I'm sorry dude, but Posterous found a way to finance their site without plastering their homepage with ads for 'AdultFriendFinder'. The fact that I don't have women's crotches shoved in my face when I go to a Posterous blog means they're one step ahead of you.

The fact that you couldn't pull off what Posterous did without the sky falling on your business doesn't mean that it will for other businesses. When you've got $5 million worth of other people's money on the line and you need to find a working business model, I think you'd find your priorities shift pretty quick and you'd get down to brass tacks. Your particular experience does not generalize universally.

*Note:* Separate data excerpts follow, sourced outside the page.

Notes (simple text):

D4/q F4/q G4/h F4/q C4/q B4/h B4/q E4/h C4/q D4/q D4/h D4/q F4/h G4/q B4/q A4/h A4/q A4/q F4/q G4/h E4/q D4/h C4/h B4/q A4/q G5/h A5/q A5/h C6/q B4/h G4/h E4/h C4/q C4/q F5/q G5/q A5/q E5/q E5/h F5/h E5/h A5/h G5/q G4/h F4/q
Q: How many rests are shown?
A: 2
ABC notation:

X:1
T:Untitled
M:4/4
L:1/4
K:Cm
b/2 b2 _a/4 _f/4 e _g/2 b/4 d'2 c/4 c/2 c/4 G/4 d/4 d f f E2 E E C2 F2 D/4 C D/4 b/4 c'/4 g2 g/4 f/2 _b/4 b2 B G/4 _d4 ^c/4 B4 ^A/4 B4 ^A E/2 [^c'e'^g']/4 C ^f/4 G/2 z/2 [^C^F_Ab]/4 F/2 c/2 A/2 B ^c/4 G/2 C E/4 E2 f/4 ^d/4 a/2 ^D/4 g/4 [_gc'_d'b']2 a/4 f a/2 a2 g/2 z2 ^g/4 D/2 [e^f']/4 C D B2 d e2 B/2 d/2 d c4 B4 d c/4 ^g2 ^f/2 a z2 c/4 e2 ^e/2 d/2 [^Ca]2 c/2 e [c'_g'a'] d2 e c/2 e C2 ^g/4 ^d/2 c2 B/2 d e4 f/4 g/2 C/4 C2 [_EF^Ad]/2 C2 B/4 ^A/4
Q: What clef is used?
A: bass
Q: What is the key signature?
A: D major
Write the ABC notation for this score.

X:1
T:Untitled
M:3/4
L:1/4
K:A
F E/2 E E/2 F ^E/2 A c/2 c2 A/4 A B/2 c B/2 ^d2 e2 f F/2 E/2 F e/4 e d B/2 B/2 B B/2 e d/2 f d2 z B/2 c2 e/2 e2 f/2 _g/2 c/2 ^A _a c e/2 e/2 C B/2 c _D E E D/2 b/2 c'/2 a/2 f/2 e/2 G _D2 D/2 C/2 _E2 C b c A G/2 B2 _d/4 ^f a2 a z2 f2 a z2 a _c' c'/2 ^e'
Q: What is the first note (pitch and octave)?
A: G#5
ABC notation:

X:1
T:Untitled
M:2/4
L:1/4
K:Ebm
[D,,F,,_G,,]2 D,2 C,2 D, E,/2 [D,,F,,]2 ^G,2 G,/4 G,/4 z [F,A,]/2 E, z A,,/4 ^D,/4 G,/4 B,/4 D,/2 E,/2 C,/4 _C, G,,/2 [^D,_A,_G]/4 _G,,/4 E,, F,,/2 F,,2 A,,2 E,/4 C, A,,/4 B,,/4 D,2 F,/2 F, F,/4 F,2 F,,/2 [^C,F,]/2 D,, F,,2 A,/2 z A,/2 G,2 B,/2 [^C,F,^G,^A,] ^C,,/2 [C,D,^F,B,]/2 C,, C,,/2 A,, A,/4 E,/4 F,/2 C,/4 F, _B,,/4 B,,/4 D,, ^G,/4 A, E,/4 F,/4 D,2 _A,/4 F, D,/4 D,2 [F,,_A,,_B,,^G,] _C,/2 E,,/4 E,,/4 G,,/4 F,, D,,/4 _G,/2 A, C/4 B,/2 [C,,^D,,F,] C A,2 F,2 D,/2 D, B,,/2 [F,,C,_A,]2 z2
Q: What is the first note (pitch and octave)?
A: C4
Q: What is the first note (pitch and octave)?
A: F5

If a business is so pussy-whipped they're afraid to cover their bottom line with a completely unobtrusive way to make some scratch, without asking their customers for it directly or pimping out their site with dirty ads, I think that's a pretty sweet way to go. I'd rather be running the business that provides incredible value to its users for free but doesn’t have to ask them whether it can please go to the potty.


Hilarious.

I've been 100% up front about having advertising on that site as a means of making it profitable, the interesting bit here is that I enabled those ads specifically in order to produce some data, the 9 years between 2001 and the posting listed below it has been ad free.

See this thread: http://news.ycombinator.com/item?id=1108677

It has been a lot of work and it will be a lot more work still before it is finished.

You're pretty quick to judge here just because of adult friend finder, ww.com has always had an adult component which we've tried very hard to eradicate, but since that seems to be impossible it is an excellent place to see how much money you can make with that kind of advertising.

Or would you rather have I tested that on reocities.com or so?

Posterous is doing fine without resorting to silly tricks, and they've done just that. It's a pity because they are one of the best sites in that segment today and they stand to lose a lot if they do stuff like this and not learn their lessons from it.